## Begin EXTRACTED TEXT
Choose the right execution semantics

Use at-most-once semantics for operations with side effects (payments, emails, database writes) to prevent duplicate execution. Use at-least-once (default) for idempotent operations that are safe to retry.

At-most-once for side effects:

from aws_durable_execution_sdk_python.config import StepConfig, StepSemantics

@durable_step
def charge_credit_card(step_context: StepContext, amount: float) -> dict:
    return {"transaction_id": "txn_123", "status": "completed"}

@durable_execution
def lambda_handler(event: dict, context: DurableContext) -> dict:
    # Prevent duplicate charges on retry
    payment = context.step(
        charge_credit_card(event["amount"]),
        config=StepConfig(step_semantics=StepSemantics.AT_MOST_ONCE_PER_RETRY),
    )
    return payment

At-least-once for idempotent operations:

@durable_step
def calculate_total(step_context: StepContext, items: list) -> float:
    return sum(item["price"] for item in items)

@durable_execution
def lambda_handler(event: dict, context: DurableContext) -> float:
    # Safe to run multiple times - same input produces same output
    total = context.step(calculate_total(event["items"]))
## End EXTRACTED TEXT
## Begin INFORMATION SUPPLIED
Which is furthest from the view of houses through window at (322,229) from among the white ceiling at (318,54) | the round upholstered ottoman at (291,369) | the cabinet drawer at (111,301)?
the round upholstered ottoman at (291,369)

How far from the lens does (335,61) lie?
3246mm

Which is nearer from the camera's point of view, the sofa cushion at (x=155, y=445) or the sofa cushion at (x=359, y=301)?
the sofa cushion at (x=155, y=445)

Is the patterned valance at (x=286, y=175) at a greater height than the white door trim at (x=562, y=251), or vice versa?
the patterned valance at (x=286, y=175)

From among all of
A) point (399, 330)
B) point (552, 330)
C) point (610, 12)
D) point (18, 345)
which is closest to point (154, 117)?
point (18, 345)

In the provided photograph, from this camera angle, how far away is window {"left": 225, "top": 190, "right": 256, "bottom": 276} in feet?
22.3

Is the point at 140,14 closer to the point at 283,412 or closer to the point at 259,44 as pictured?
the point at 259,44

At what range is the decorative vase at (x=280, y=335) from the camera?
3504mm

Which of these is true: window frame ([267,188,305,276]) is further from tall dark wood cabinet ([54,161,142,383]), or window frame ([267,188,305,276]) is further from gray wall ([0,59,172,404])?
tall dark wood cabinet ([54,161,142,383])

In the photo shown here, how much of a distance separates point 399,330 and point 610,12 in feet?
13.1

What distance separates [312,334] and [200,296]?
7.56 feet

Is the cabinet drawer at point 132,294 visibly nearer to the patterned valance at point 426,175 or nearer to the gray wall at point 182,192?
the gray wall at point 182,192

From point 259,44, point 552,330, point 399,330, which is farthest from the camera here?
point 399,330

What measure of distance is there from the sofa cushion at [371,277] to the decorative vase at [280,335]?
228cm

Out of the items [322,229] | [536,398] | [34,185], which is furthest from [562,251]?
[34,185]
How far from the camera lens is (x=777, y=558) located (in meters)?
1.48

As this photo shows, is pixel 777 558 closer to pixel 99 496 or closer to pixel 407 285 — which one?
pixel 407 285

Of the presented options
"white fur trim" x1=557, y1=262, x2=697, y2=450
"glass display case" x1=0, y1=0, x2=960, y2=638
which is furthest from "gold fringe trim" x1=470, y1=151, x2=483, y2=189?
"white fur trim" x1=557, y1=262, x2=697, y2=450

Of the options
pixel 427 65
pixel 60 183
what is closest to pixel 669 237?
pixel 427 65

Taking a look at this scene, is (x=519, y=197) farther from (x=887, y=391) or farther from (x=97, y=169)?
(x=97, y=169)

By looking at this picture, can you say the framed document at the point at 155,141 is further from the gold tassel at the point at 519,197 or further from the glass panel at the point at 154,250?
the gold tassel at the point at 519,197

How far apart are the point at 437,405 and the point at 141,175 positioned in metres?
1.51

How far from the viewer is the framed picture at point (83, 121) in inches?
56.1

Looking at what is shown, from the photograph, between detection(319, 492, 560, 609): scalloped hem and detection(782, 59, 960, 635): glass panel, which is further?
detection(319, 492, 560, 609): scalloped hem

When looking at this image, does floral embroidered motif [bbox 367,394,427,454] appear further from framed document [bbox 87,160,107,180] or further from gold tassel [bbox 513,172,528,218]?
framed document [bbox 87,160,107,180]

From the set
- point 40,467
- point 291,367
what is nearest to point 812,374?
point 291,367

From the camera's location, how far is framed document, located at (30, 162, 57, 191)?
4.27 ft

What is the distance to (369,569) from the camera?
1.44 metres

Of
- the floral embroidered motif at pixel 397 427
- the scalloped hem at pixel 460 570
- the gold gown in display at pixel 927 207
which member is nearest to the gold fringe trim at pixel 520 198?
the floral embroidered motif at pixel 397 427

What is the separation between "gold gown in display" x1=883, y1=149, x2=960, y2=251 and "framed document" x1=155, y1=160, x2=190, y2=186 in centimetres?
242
## End INFORMATION SUPPLIED
## Begin INFORMATION SUPPLIED
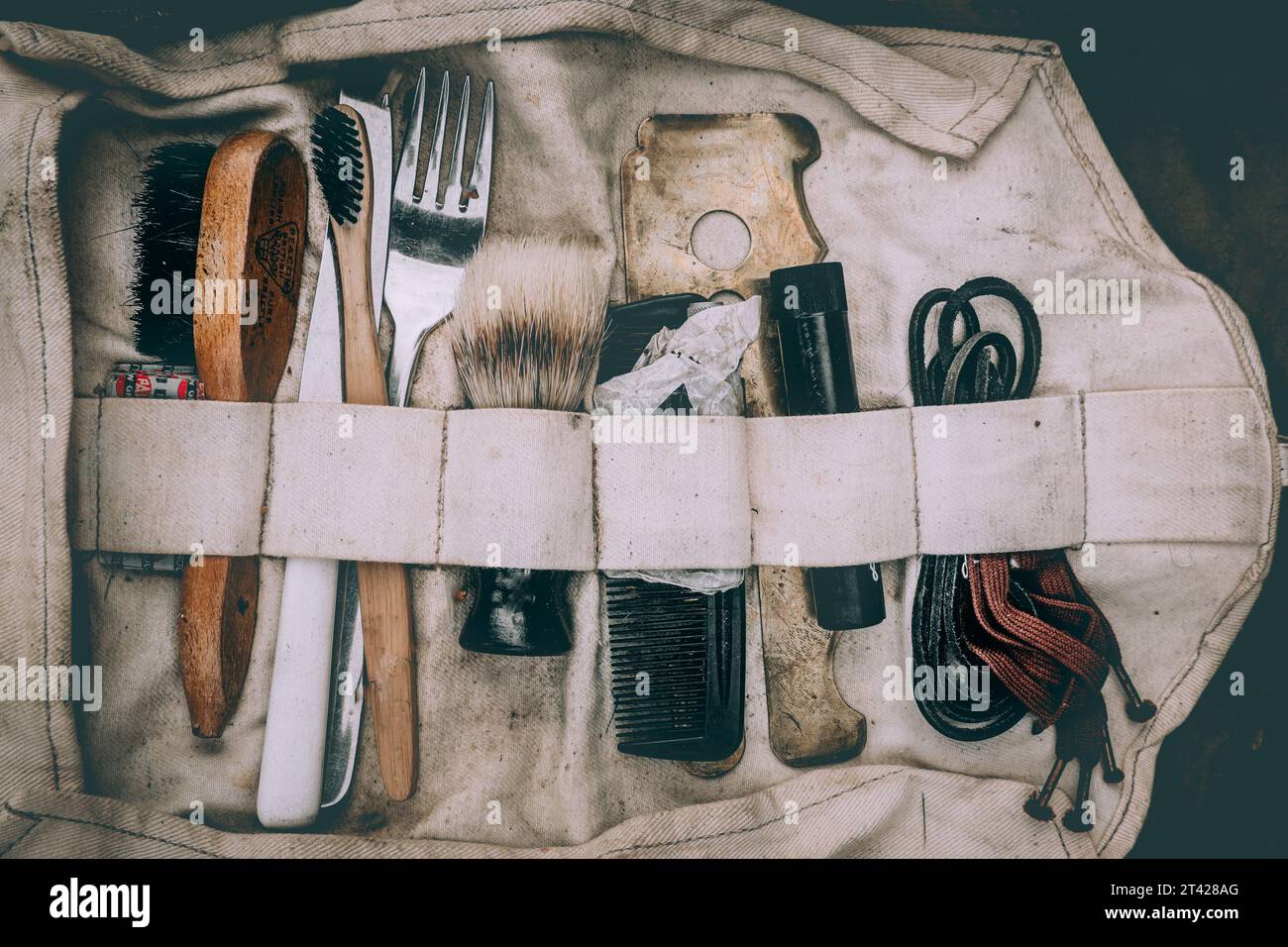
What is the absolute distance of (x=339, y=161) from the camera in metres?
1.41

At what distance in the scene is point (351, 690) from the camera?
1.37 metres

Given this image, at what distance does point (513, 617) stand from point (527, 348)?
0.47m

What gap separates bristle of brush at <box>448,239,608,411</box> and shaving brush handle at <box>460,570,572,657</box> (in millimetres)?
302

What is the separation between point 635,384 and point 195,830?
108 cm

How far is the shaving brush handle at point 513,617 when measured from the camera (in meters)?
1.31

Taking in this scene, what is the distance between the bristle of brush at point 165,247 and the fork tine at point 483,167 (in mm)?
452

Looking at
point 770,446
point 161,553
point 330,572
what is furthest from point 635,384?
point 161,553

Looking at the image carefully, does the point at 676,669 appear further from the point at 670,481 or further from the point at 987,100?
## End INFORMATION SUPPLIED
Can you copy everything in the execution semantics text from "Choose the right" down to "safe to retry.", word for word?

◆ **FINISHED ANSWER**
Choose the right execution semantics

Use at-most-once semantics for operations with side effects (payments, emails, database writes) to prevent duplicate execution. Use at-least-once (default) for idempotent operations that are safe to retry.